SOURCE TEXT:
----------

Attorneys seek injuncton to compel Wal-Mart to change employee
practices
By Jeff Shuttleworth, Bay City News Service
June 26, 2006
OAKLAND (BCN) - Attorneys for plaintiffs who won a $172
million jury verdict against Wal-Mart for not providing paid meal
and rest breaks for its California employees are back in court
today seeking an injunction that would force the retail giant
to change its practices.
San Francisco attorney Fred Furth represents 116,000 current
and former hourly workers at Wal-Mart and Sam's Club stores in
California who won their trial last Dec. 22 on their claim that
Wal Mart violated their rights under state labor laws by denying
them their meal and rest breaks and by secretly deleting hours
worked from their paychecks.
Following a three-month trial and two-and-a-half days of deliberations,
an Alameda County Superior Court jury awarded the plaintiffs $57.3
million in compensatory damages and $115 million in punitive damages.

----------

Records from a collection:
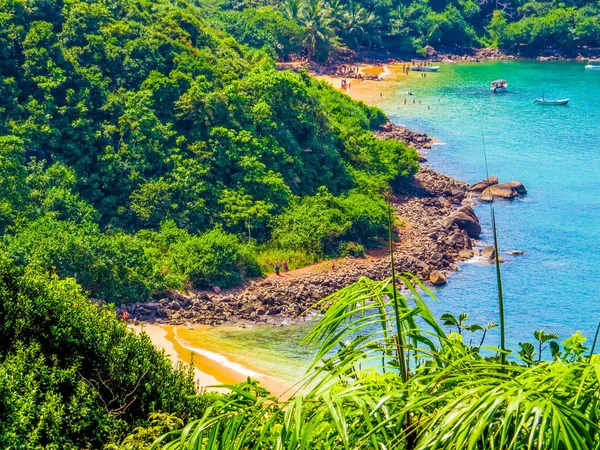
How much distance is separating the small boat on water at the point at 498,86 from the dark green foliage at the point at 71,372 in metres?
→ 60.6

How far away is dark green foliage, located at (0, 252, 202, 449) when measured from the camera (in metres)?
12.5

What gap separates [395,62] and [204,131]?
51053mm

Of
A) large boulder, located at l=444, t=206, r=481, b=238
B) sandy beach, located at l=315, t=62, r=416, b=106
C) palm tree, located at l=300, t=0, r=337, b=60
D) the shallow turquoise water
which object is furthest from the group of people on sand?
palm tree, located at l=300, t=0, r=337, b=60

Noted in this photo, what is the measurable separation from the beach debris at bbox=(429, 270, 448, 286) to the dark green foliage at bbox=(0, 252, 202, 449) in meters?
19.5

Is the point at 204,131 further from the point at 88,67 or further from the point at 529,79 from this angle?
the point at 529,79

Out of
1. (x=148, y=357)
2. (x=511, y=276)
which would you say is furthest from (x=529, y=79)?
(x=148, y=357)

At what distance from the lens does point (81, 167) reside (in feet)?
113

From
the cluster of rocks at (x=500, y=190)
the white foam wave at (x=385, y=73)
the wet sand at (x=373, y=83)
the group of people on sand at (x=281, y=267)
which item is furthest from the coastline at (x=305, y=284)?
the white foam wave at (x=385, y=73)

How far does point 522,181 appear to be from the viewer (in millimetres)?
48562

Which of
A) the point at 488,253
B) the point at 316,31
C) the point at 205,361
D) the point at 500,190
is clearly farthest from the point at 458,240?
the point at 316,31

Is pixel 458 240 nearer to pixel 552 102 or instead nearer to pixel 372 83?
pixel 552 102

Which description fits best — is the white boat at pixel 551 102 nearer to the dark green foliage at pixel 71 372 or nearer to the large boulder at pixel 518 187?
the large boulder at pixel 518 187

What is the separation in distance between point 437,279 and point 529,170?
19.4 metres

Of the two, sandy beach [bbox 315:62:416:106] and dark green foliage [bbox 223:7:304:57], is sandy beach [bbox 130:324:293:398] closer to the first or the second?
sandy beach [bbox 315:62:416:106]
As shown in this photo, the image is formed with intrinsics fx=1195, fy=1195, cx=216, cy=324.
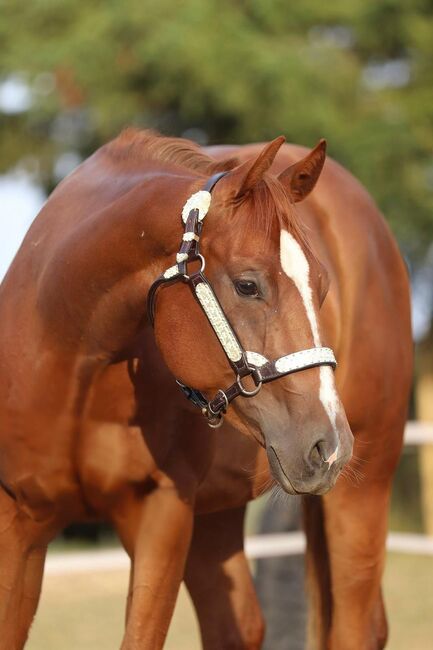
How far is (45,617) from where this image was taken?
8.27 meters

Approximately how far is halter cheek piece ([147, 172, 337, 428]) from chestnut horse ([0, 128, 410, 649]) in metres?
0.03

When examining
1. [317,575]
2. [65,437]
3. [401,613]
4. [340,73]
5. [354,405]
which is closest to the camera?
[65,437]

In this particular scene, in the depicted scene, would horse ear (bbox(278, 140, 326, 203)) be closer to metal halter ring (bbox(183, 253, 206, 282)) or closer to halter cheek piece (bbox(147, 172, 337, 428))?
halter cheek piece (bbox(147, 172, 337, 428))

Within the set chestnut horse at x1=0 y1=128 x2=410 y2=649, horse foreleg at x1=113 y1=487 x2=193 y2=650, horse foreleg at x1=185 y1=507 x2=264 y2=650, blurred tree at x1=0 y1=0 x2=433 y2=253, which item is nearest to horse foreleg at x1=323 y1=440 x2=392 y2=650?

----------

TASK SET:
**a)** Answer these questions using the article on the Wal-Mart lawsuit:
(i) How many current and former hourly workers does Fred Furth represent?
(ii) On what date did the workers win their trial?
(iii) How much did the jury award in punitive damages?
**b)** Pull out every line of the records that contains the string "water". Case counts.

THE REPLIES:
**a)**
(i) 116,000
(ii) Dec. 22
(iii) $115 million

**b)**
How much distance is separating the small boat on water at the point at 498,86 from the dark green foliage at the point at 71,372 in metres?
D) the shallow turquoise water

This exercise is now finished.